The observed FA prevalence of 51% in our sample is higher than that reported in previous studies, which ranges from 13% to 20% among post-bariatric patients [13,14]. The clinical setting of our sample may partially explain this discrepancy, as all participants were referred to a psychiatric outpatient clinic, potentially representing a population with more severe psychopathology. Alternatively, it could reflect broader diagnostic criteria captured by the mYFAS 2.0 or cultural and contextual factors specific to the Brazilian population.
Recent developments in the nosology of eating disorders have introduced constructs such as orthorexia nervosa—which is a condition characterized by an obsessive focus on healthy eating—and this also appears to share common psychological underpinnings with FA, particularly emotional dysregulation and compulsive behaviors [24]. These findings support the notion that emotional alterations are a transdiagnostic feature across traditional and emerging eating disorders, reinforcing the need for multidimensional assessment tools that capture the complexity of eating-related psychopathology in post-bariatric populations.
The most robust associations emerged between FA and bulimia nervosa, OCD, and generalized anxiety disorder. The link between FA and bulimia nervosa is well-documented and intuitive, given shared features such as a loss of control over eating, emotional dysregulation, and compulsive food behaviors [12,25]. However, the magnitude of this association in our regression model (aOR = 19.42) underscores the severity of overlap. It suggests that FA may be a critical clinical marker for identifying patients with subthreshold or undiagnosed eating disorders following bariatric surgery.
The strong association between FA and obsessive–compulsive disorder (aOR = 6.64) is also notable. This finding aligns with prior research suggesting that FA behaviors share characteristics with compulsivity, including intrusive thoughts about food and repetitive behaviors to reduce distress [26]. Neurobiological studies have identified overlapping circuits in reward processing and executive dysfunction between OCD and FA, including altered dopaminergic signaling in the cortico-striatal [11,27].
Mood and anxiety disorders were also significantly associated with FA in our study. Major depressive disorder, agoraphobia, social anxiety, and generalized anxiety disorder were all more prevalent among participants with FA. These findings reinforce prior evidence suggesting that affective dysregulation may be both a consequence and a driver of compulsive eating behaviors [16,28]. The link between depression and FA could be explained through the use of hyperpalatable food as a maladaptive coping mechanism, with transient mood relief reinforcing consumption despite long-term negative [15].
Importantly, these associations were not mediated by somatic or surgical characteristics. BMI, the percentage of weight loss, post-surgical time, and the presence of medical comorbidities did not differ between groups. This suggests that FA and its associated psychiatric morbidity represent a psychological and behavioral domain distinct from the physiological outcomes of bariatric surgery. Therefore, weight-related metrics alone may not fully capture patients’ recovery trajectories or quality of life. Although time since surgery was recorded and did not differ significantly between groups, it may nonetheless influence the development or persistence of FA and related psychiatric conditions.
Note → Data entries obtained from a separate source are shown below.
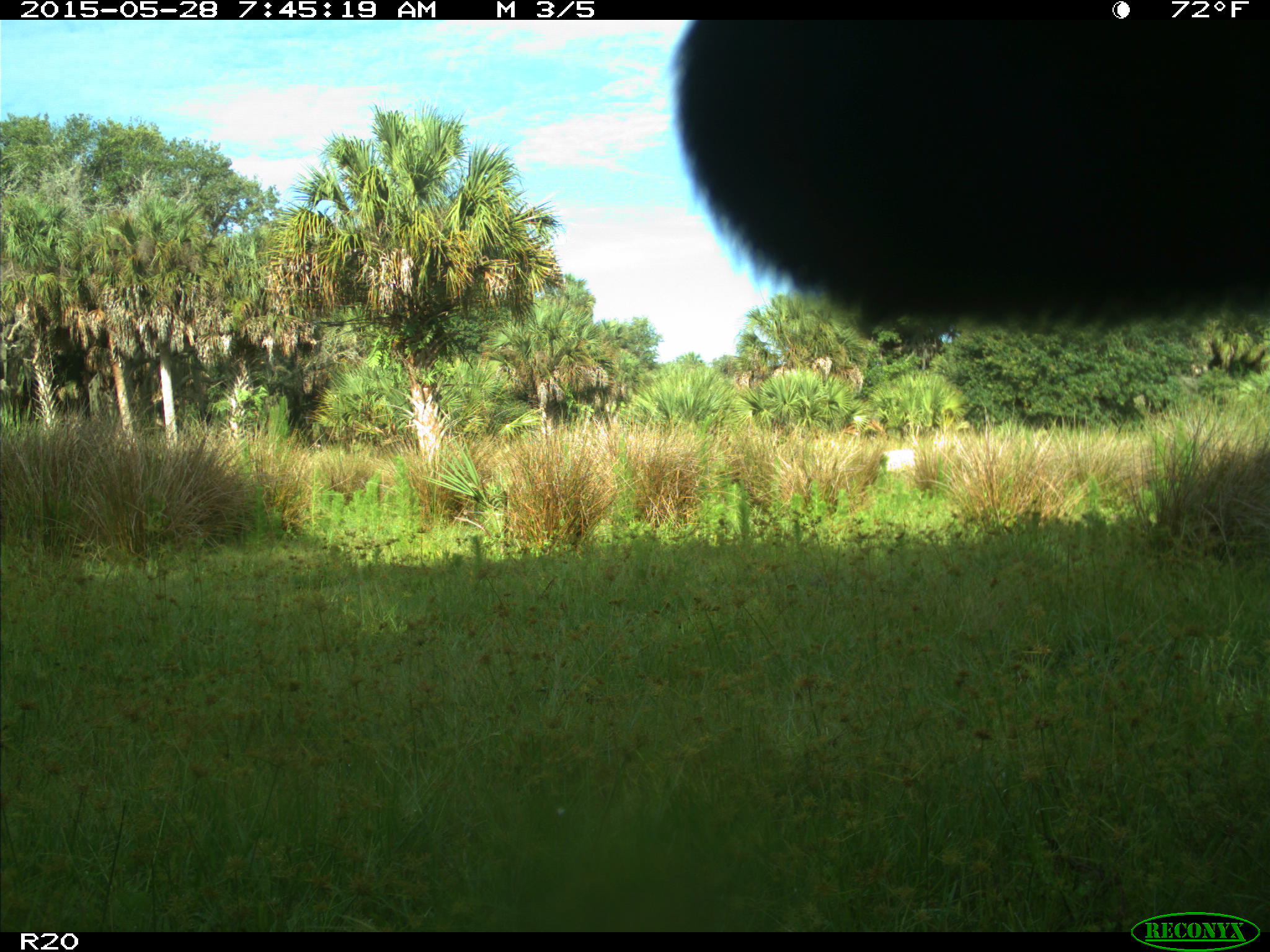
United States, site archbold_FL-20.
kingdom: Animalia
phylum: Chordata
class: Mammalia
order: Artiodactyla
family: Bovidae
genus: Bos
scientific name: Bos taurus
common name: domestic cow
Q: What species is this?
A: Bos taurus (domestic cow).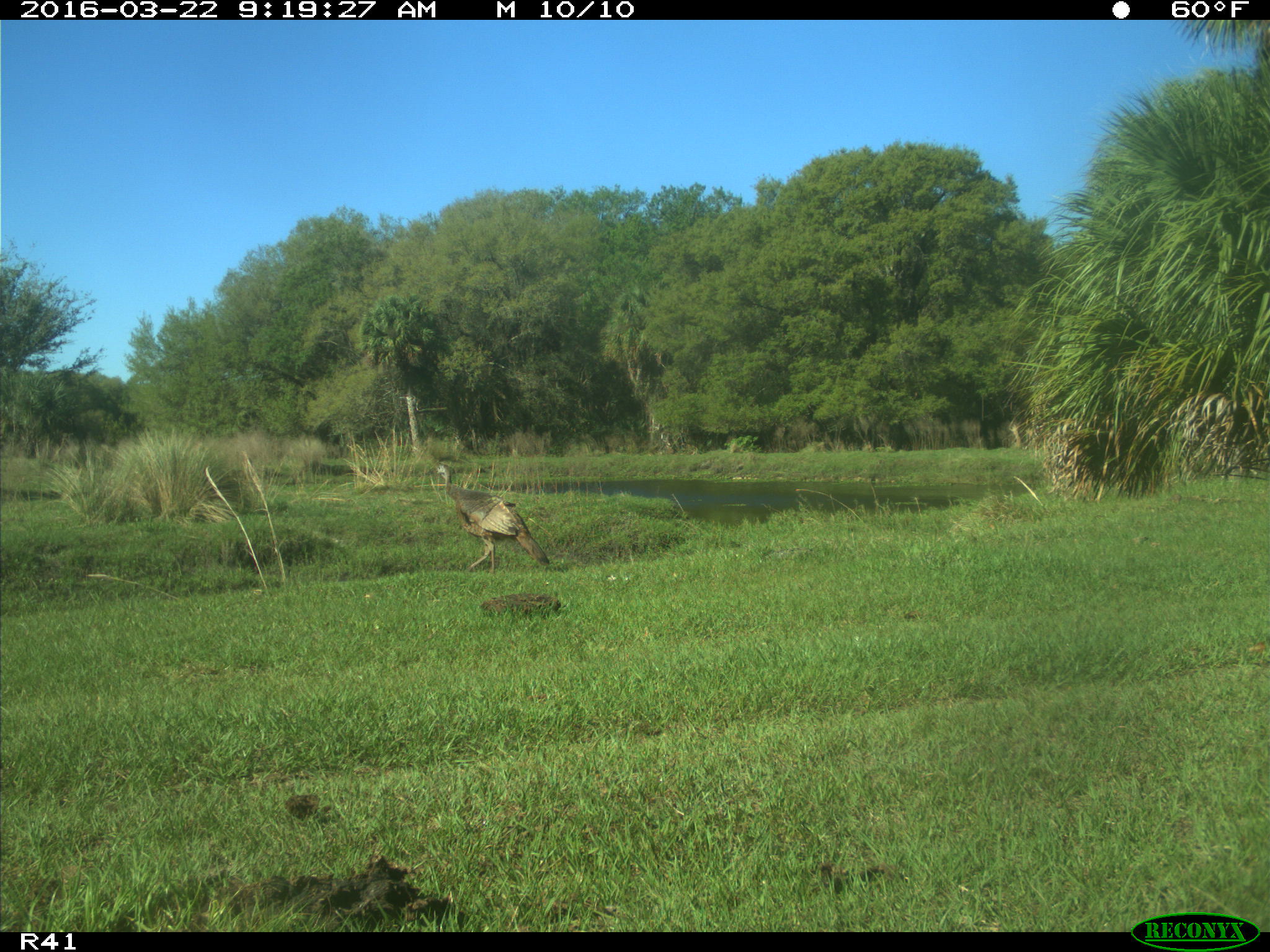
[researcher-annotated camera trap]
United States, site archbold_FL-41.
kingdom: Animalia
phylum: Chordata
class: Aves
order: Galliformes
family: Phasianidae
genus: Meleagris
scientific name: Meleagris gallopavo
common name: wild turkey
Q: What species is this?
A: Meleagris gallopavo (wild turkey).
Previous research suggests that psychological adaptations after bariatric surgery evolve over time, with some disorders emerging or intensifying in later postoperative phases. Future studies should explore whether the time since surgery moderates the relationship between FA and psychiatric outcomes, potentially identifying critical windows for preventive interventions.
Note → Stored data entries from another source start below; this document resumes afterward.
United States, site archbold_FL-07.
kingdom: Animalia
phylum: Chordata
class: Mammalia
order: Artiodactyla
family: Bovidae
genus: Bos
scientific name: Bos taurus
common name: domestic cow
The clinical implications of these findings are multifold. First, they support the integration of routine psychiatric screening into bariatric follow-up protocols, particularly using validated tools such as the mYFAS 2.0. Second, the identification of FA could serve as a proxy for broader psychiatric vulnerability, justifying multidisciplinary interventions that address emotional regulation, trauma history, and eating behaviors simultaneously. Third, our findings highlight the limitations of a purely biomedical model for obesity management, emphasizing the need for biopsychosocial frameworks in both preoperative evaluations and long-term care. From a precision psychiatry perspective, FA may serve as a valuable clinical and behavioral biomarker, enabling the early identification of high-risk individuals and the personalization of supportive care to improve surgical and mental health outcomes.
From a public health perspective, the high prevalence of FA and psychiatric comorbidities in our sample underscores the need for greater investment in mental health services within bariatric programs. Given the chronic and relapsing nature of both addiction and mood disorders, ongoing psychosocial support may be essential to sustain the benefits of bariatric surgery and prevent weight regain or psychological decompensation.
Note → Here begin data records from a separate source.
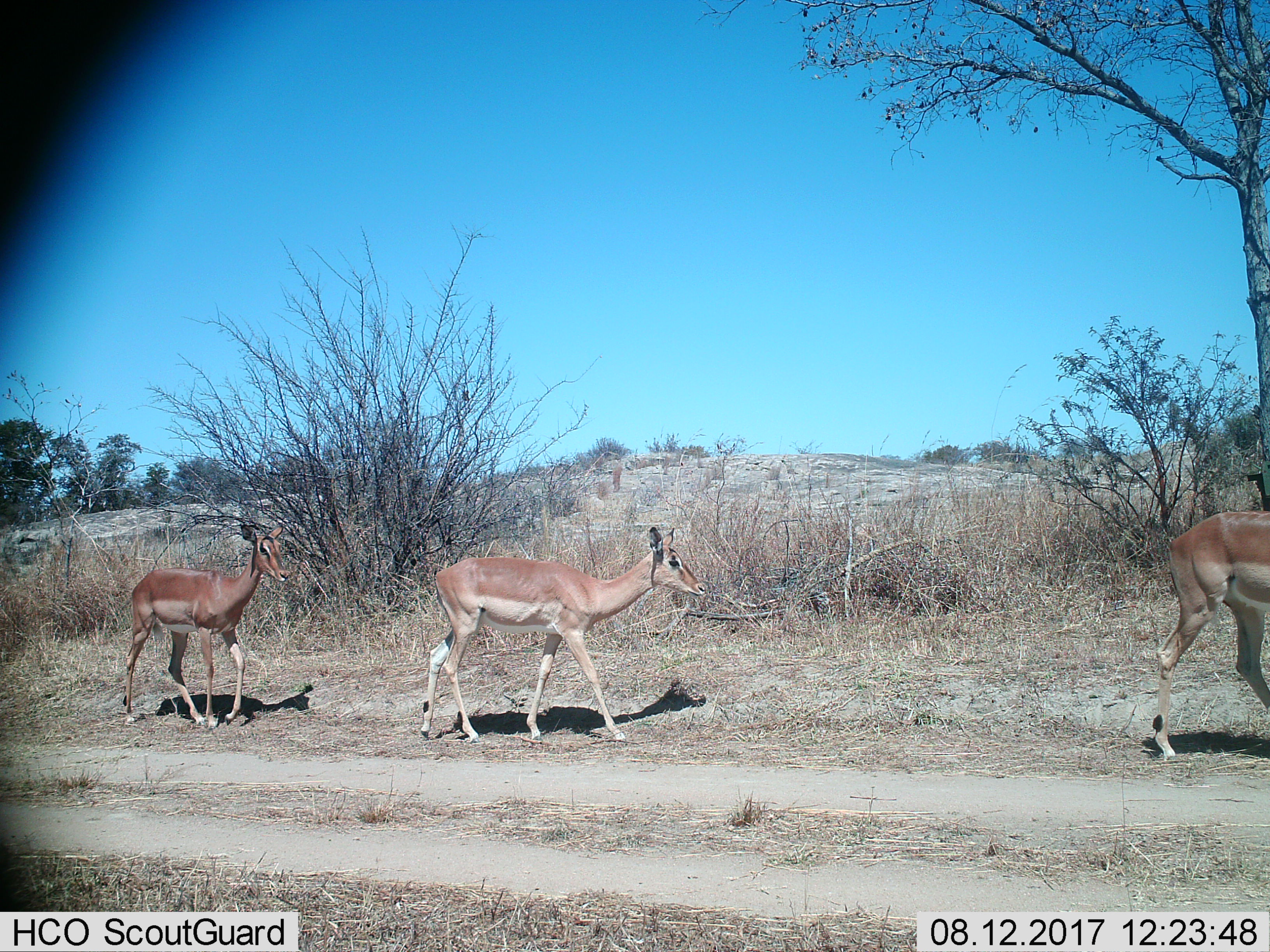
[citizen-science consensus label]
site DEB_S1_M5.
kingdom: Animalia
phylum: Chordata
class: Mammalia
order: Artiodactyla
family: Bovidae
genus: Aepyceros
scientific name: Aepyceros melampus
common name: impala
Impala (Aepyceros melampus), count 3. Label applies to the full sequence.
Several limitations should be noted. The cross-sectional design of this study precludes causal inference, and the convenience sample drawn from a psychiatric outpatient clinic may limit the generalizability of the findings. Moreover, MINI is based on DSM-IV criteria and may not capture newer diagnostic entities or the full-dimensional spectrums of psychopathology. The use of the MINI based on DSM-IV criteria may also have influenced diagnostic outcomes, especially in domains like eating disorders, where DSM-5 introduced revised criteria. Consequently, some patients might not meet current diagnostic thresholds despite presenting clinically significant symptoms. Nonetheless, the use of validated instruments, structured interviews, and statistical adjustments strengthens the reliability of our results. Additionally, our recruitment strategy—limited to individuals referred to for psychiatric evaluation in a specialized outpatient clinic—likely contributed to an overrepresentation of psychiatric comorbidities. This may limit the generalizability of our findings to broader post-bariatric populations. Patients seeking or referred for mental health support may differ systematically from those in primary or surgical follow-up care, particularly in terms of emotional regulation, vulnerability to addictive behaviors, and help-seeking attitudes.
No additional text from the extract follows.